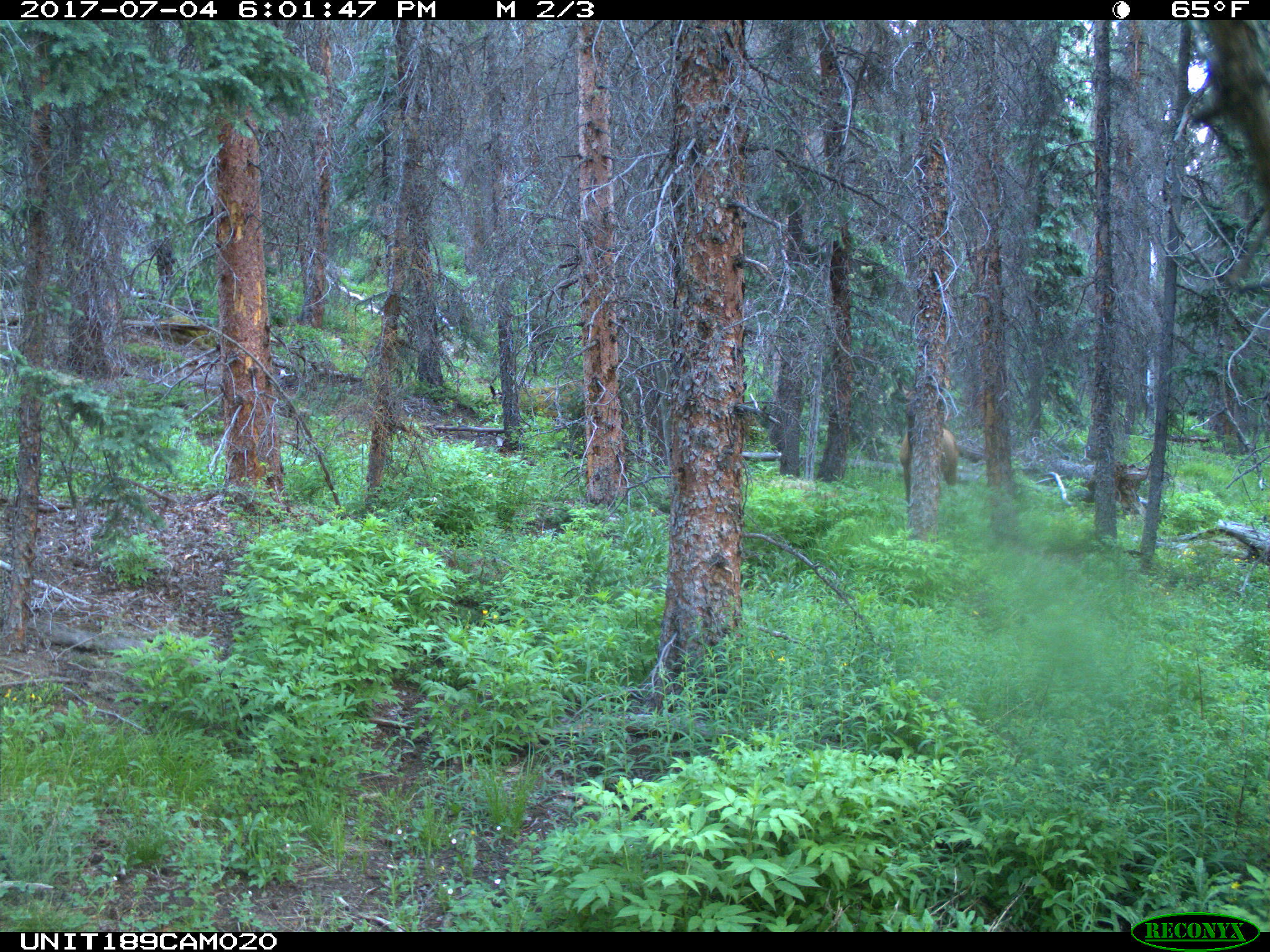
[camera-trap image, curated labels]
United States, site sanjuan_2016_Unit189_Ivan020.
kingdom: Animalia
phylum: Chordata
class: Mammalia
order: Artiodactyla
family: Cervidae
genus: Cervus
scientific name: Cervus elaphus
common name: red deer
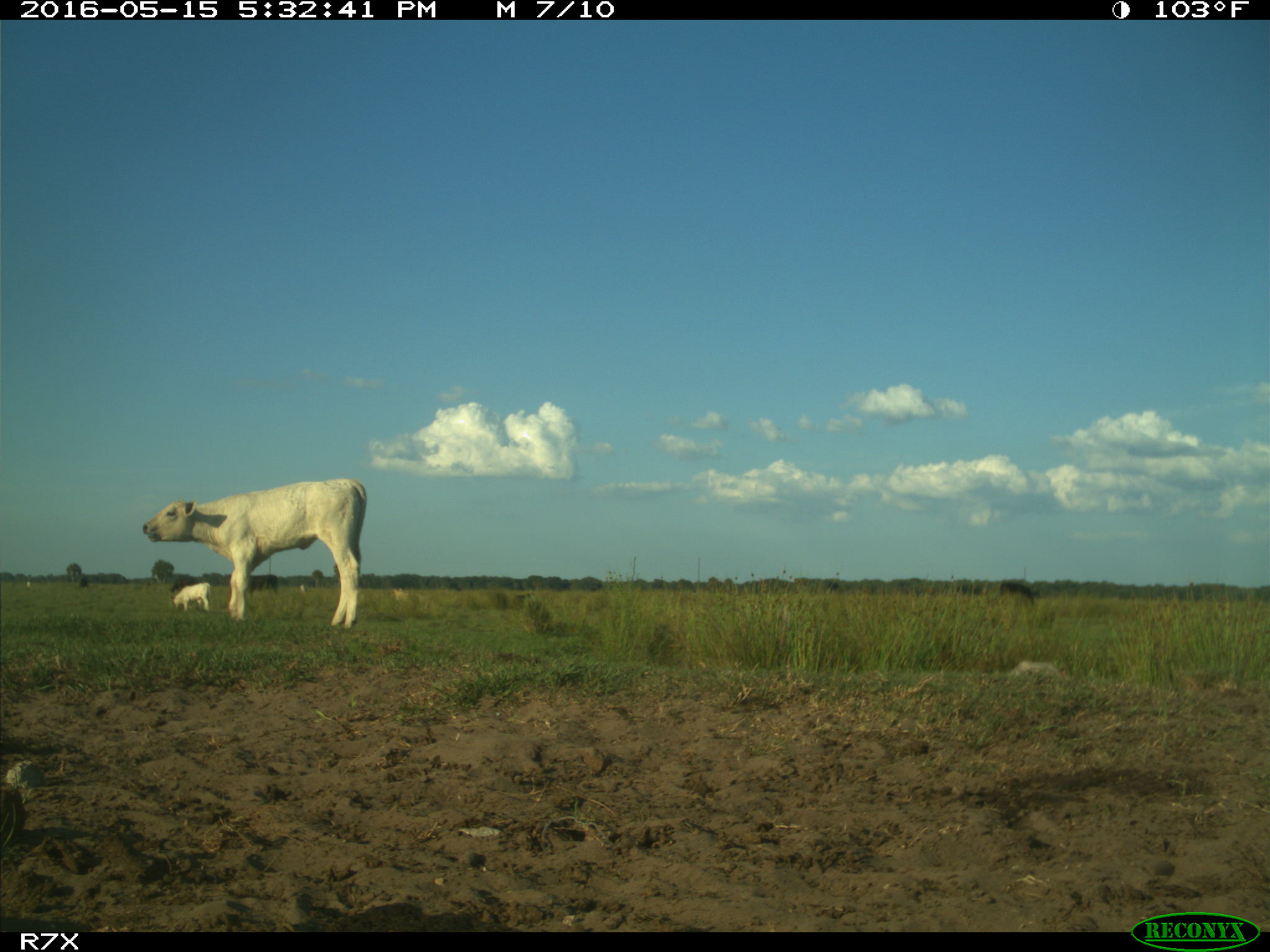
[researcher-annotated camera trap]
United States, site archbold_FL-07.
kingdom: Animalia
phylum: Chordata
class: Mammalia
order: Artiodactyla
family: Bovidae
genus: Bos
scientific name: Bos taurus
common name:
* * *
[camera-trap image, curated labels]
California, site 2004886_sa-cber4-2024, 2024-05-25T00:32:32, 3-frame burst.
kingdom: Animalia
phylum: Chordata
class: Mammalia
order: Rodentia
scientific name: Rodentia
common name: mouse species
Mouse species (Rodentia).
---
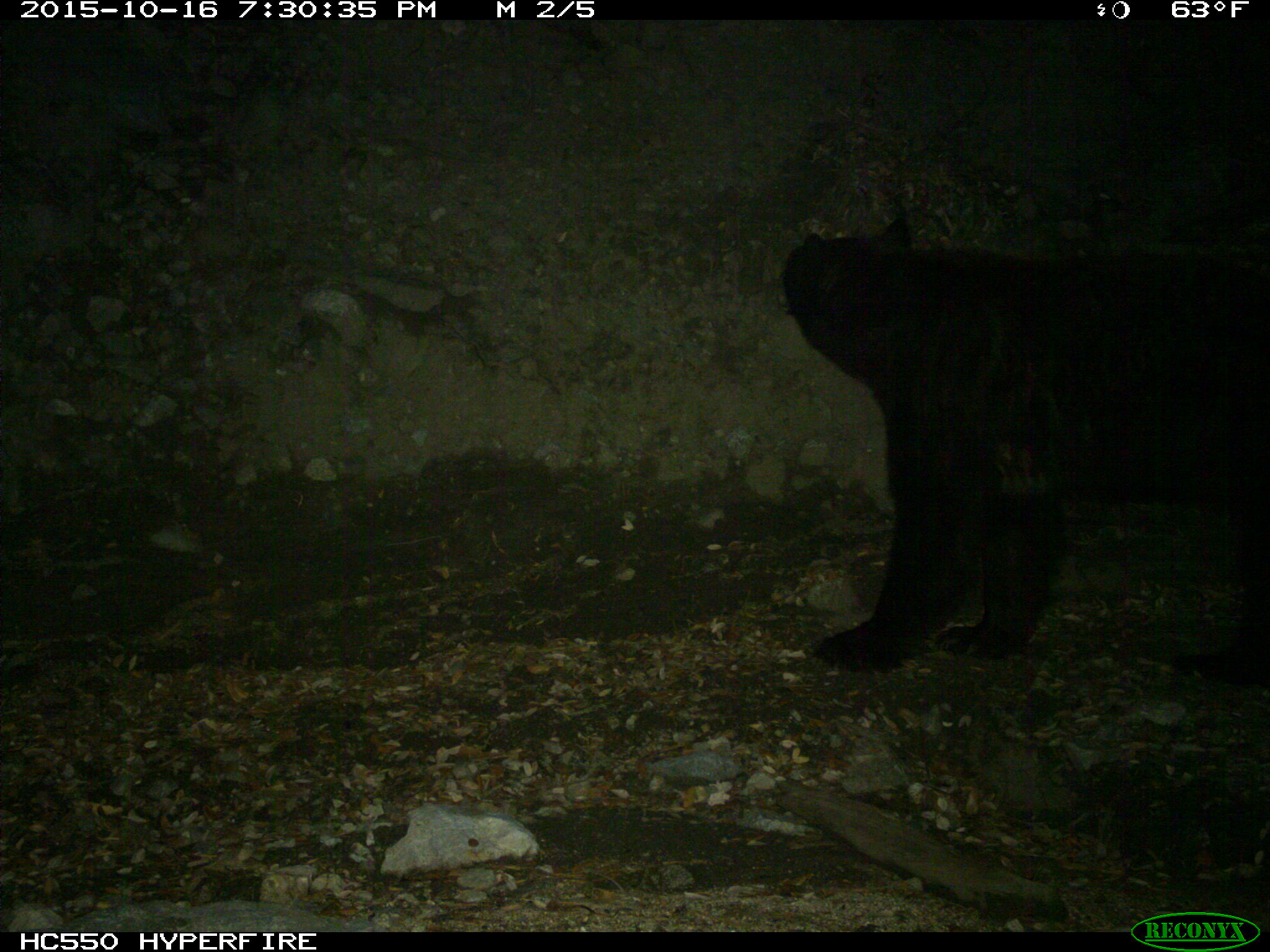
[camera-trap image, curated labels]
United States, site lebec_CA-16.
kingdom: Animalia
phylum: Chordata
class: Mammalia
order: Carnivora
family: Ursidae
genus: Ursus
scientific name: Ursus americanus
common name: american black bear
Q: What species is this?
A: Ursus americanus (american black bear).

WHAT IS BEING ASKED:
Looking at the entries above, can you reproduce exactly the lines from the one that holds "order: Carnivora" through the one that holds "A: Ursus americanus (american black bear).", and only those?

RESPONSE TO THE TASK:
order: Carnivora
family: Ursidae
genus: Ursus
scientific name: Ursus americanus
common name: american black bear
Q: What species is this?
A: Ursus americanus (american black bear).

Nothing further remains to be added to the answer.